**抜粋本文:**
____________________

潜在的な期待値の割に実行に移されていない、ギャップの要因として考えられることは?

◆小林所長:
「狙っている市場」の選定理由としては、「自地域への来訪実績が多いから」
「訪日旅行者数が多い市場だから」を挙げた地域が多い様子。
これは「今すでに多い市場をさらに増やす=10を100にする」戦略と言える。
しかし将来的な拡大性・持続性の確保や受け入れ市場の多様化の観点からは、
「今は取り込めていないが今後の成長が見込める・今後の取り込みを拡大すべき市場を
新規開拓する=0~1を10にする」ことも並行して行うことも重要だろう。

◇松本研究員:
将来を見据えて注力ターゲットとして中東地域に着目するべき背景を知るため、
彼らの海外旅行の現状や旅行スタイルについて整理したい。

◆小林所長:
まずJNTOでは訪日プロモーションにおける中東地域の重点対象国として、
GCC(湾岸協力理事会)加盟6カ国と、トルコ、イスラエルを設定している。
ここからは主にGCC6カ国を対象としてお話をしていきたい。

GCCの国々は娯楽が少なく国内旅行先も限られることから、旅行=海外旅行が定番。
人口における富裕層率が極めて高く、金銭的・時間的なゆとりがあるため
年に2~3回ほど気軽に海外旅行をしている。加えて、高付加価値旅行者を対象にした調査では
一人あたりの平均消費単価は約160万円と世界3位であり(※3)、
彼らは親族単位で家族旅行をすることが多いという点も特徴。
つまり10人グループの家族旅行なら、1回の旅で合計1000万円を消費することも珍しくない。

「富裕層が多い、海外旅行慣れしている、消費額が高い」という三拍子が揃っており、
ここまで状況が整ったインバウンド誘致対象市場は非常にまれ。
中東地域はインバウンド市場の「最後のブルーオーシャン」と言える存在だ。

▽資料:GCC6カ国(アラブ首長国連邦、オマーン、カタール、クウェート、サウジアラビア、バーレーン)の特徴


※3 出典:JNTO「2024年度高付加価値旅行市場規模調査」。
着地消費額が一人1回あたり100万円以上の高付加価値旅行者に調査

◆小林所長:
また、JNTOの2023年調査では、GCC6カ国が「今後行きたい旅行先」の1位は日本(※4)。
実際にGCCの国々からの訪日旅行者は、JNTOが中東地域向けの取り組みを開始した2018年と比べ、
2024年は2倍超に増加。また、2025年1月~9月の中東地域(GCC6カ国+イスラエル、トルコ)
からの訪日外客数は前年同期比で6割超の伸び率となっている。
一方で日本においてGCC6カ国の誘客はほぼ手つかずであり、
極めて大きなポテンシャルを有する市場と言える。

※4 出典:JNTO「VJ重点市場基礎調査(2023年)」

▽資料:中東地域市場における訪日旅行の状況



◇松本研究員:
中東地域の人々は日本のどこに魅力を感じてくれているのか。文化の違いも大きいと思うが…?

____________________

**作業内容:** 上にある中東地域からの訪日誘客をめぐる対談を、松本研究員の最後の発言に続けて書き進めてください。

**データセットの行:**
____________________

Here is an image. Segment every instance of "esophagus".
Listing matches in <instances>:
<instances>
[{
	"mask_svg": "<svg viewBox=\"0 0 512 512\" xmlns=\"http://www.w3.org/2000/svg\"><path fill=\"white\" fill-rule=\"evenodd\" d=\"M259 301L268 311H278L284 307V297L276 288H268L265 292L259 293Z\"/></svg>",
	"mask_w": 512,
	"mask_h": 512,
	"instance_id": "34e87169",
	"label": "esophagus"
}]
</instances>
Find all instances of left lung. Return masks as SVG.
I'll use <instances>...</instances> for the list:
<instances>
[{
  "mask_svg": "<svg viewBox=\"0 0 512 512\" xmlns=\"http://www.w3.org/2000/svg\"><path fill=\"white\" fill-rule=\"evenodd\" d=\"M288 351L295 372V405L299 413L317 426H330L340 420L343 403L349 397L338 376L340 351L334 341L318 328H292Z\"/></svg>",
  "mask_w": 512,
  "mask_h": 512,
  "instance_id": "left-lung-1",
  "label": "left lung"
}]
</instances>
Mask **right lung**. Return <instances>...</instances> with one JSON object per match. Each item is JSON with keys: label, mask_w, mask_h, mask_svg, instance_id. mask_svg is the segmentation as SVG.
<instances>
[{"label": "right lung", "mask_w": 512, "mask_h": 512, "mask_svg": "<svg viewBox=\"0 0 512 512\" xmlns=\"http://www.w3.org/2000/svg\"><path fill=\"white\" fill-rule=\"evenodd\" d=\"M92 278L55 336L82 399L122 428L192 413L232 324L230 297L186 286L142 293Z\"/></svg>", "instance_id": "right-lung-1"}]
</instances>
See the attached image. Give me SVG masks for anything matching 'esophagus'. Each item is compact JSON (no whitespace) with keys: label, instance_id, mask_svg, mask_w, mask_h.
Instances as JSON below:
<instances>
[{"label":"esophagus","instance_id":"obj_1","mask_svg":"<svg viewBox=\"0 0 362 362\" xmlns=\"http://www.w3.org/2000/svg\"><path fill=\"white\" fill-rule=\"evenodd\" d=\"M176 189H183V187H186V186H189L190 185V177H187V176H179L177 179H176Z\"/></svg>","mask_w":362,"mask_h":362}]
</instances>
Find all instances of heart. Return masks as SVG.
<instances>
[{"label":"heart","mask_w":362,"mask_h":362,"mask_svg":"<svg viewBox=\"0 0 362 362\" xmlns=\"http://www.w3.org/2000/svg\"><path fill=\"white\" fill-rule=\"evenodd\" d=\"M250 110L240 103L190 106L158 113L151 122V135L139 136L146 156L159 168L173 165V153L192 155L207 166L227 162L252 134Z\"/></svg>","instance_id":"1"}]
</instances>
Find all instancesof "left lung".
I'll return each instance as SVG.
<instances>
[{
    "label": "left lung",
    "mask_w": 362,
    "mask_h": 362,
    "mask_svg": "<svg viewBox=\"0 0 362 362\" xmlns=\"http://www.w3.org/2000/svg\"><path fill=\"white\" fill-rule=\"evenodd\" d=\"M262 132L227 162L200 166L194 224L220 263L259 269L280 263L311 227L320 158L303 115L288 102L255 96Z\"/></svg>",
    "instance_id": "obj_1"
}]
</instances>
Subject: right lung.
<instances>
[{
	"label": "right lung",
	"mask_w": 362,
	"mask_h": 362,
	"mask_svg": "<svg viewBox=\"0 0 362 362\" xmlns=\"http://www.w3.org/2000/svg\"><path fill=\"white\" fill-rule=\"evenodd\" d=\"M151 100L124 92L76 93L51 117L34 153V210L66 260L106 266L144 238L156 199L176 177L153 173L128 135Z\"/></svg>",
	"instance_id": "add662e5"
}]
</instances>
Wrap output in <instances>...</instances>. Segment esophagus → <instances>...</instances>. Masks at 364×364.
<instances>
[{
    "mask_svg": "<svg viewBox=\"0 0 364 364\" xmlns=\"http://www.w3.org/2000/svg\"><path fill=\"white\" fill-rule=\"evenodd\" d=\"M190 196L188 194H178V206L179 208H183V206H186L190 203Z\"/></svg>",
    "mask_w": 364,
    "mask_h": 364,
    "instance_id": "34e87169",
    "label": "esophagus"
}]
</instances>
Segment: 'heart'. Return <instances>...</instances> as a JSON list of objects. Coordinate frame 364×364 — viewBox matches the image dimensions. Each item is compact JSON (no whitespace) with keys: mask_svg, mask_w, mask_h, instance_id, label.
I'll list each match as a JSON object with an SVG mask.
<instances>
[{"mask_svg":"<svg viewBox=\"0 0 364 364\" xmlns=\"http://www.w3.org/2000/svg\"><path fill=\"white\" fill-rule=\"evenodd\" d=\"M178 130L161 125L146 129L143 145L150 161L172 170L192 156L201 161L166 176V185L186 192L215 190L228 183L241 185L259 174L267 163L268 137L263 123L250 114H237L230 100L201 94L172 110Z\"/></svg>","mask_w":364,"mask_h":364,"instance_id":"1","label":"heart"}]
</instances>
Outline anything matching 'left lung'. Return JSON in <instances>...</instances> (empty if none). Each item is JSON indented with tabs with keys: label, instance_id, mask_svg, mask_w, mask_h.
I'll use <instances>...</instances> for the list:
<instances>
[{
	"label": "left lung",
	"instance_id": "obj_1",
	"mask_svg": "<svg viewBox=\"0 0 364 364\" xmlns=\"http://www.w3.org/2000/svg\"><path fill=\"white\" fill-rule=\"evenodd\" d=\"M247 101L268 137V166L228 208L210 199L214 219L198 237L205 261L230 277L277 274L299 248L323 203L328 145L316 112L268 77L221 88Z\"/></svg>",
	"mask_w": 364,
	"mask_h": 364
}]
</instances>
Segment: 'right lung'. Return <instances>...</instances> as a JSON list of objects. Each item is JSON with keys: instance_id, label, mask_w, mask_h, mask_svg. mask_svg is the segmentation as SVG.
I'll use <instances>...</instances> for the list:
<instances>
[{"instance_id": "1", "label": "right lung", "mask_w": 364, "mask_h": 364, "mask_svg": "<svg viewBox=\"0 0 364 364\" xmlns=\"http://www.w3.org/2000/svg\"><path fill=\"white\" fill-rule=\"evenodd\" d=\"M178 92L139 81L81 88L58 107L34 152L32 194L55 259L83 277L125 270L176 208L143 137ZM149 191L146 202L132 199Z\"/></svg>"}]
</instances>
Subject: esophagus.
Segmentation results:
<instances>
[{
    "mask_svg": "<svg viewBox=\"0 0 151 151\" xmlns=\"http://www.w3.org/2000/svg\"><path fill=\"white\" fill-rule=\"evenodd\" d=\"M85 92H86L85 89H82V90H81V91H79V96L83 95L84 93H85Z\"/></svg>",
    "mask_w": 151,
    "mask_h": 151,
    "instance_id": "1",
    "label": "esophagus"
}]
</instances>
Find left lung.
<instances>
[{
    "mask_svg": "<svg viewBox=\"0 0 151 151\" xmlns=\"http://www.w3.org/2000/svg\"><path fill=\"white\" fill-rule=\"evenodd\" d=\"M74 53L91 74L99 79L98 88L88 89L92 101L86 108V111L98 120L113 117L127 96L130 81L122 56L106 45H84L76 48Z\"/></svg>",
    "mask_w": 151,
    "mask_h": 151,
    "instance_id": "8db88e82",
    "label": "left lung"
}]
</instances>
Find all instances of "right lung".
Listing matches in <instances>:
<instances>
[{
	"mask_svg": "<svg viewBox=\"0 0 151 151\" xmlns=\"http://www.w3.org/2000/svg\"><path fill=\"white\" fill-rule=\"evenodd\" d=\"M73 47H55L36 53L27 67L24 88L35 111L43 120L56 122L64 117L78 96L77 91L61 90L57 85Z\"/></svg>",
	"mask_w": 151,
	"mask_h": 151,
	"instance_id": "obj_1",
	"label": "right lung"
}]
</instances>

____________________

**解答例:**
◆小林所長:
彼らは親日家が多いうえ、近年は日本ブームでもある。親子2世代にわたって日本のアニメ・まんがに
親しんで育ったことや、日本製の自動車や電化製品に対する好意的印象がベースにあるためだろう。
また近年の中東地域の国々は、アラブの独自文化を残しつつ産業多角化を進めることを目指している。
戦後に高度成長・近代化を遂げながら伝統文化を守っている日本は、彼らが目指す姿であって
ある種のリスペクトを日本に抱いてくれている面もある。
家族のきずなを大事にする姿勢や目上を敬う精神など、日本に精神的親和性を感じる方も多いようだ。


2■ターゲット像に合致した実践的アプローチ 
ハラル対応やアラビア語…、中東地域市場の受け入れは
ハードルが高いイメージだが実際は「完璧を目指さなくてもOK」

◇松本研究員:
彼らのニーズと日本の観光資源はマッチしているだろうか。
受け入れ側としては、ハラル対応に課題感がある。

◆小林所長:
JNTOが運営するSNSの投稿コンテンツに対する反応を分析すると、
断トツで注目度が高いのは緑豊かな自然に関するもの。
中東地域は砂漠気候なので色鮮やかな自然に惹かれる傾向が強く、
現状ではスイス・アルプスの山岳コテージでゆっくりと過ごす海外旅行などが人気だ。
日本ならではの文化にも関心が高い他、家族で寛げるラグジュアリーな滞在環境は基本。
「色鮮やかな自然環境×日本固有の伝統文化×ラグジュアリーな滞在」が
切り口の一つとなるだろう。

宿泊先として外資系ブランドホテルが人気だが、日本らしい旅館に対するニーズも実はある。
高いサービスや広い客室を提供できる高級旅館は彼らにマッチするだろう。
温泉に対する興味もあるが、プライバシーを重視するため大浴場よりも客室露天風呂が求められる。

ハラル対応については個人差が大きい側面もあるが、厳格な対応を求める人は
そもそも旅先としてイスラム圏を選ぶ傾向が強い。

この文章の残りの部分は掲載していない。